Chile are fancied in some quarters to qualify from Group H, which also includes Switzerland and Spain, but Bielsa is placing no expectation on his players. "The players expect the same as the Chilean public - to have a very good World Cup," he said. "We have no targets. I think we have done all the necessary steps to prepare for this important competition without major difficulty, or just the normal difficulties at least. We are fine and we are ready to begin."

Time passes, eight years, and that tends to worsen your character and your health - I'm certainly worse than I was.

Marcelo Bielsa, Chile coach

The build-up to Chile's first game has been dominated by concerns over the fitness of star striker Humberto Suazo. The Real Zaragoza striker, who was top scorer in South American qualifying with ten goals, has been doubtful for the clash at the Mbombela Stadium with a hamstring injury.

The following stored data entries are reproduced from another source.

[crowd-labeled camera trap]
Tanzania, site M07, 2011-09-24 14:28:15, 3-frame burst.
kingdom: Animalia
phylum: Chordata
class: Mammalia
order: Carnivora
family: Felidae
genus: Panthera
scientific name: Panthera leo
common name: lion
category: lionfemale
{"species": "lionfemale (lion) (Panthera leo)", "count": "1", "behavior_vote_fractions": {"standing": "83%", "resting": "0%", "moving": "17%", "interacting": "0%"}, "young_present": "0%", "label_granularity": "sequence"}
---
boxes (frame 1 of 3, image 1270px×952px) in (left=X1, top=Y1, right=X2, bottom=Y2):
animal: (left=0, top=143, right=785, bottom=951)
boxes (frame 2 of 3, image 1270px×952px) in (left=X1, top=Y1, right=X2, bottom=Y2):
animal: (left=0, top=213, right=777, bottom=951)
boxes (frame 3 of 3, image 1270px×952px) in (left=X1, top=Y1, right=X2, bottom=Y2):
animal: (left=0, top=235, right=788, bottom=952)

But the 29-year-old has trained this week and, although not match fit, Bielsa has no doubts he is ready to play some part. "The player has been able to train over the last three days and he has been able to train fully 100%," he said. "If you are asking me if he is in the same shape as before his injury, of course he is not. But if you ask me if he is he healthy, yes. He is healthy and he can now assume the same roles as the other players.

"I would never risk putting an injured player into any match in any competition for no reason - but this isn't the case with Suazo, although he is not in the same shape yet as before his injury."

Bielsa is wary of the threat posed by Honduras, particularly from Tottenham Hotspur's Wilson Palacios and Genoa striker David Suazo, although the latter - like his Chilean namesake - is an injury doubt.

"They are a good team with good players at the front and the back," Bielsa said. "Suazo and Palacios are very good players, I know that, but there are also other good players in the Honduras team."

Chile have not won a match at a FIFA World Cup since 1962 when, as hosts, they reached the semi-finals. They did reach the second round on the back of three draws in 1998 but their winless run over those 48 years stretches to 13 games.

Bielsa, having built his team around a core that finished third in the 2007 Under-20 World Cup, is certainly hoping to put that right. "This is a good generation of young players," he said. "They are very close and they have a great expectation."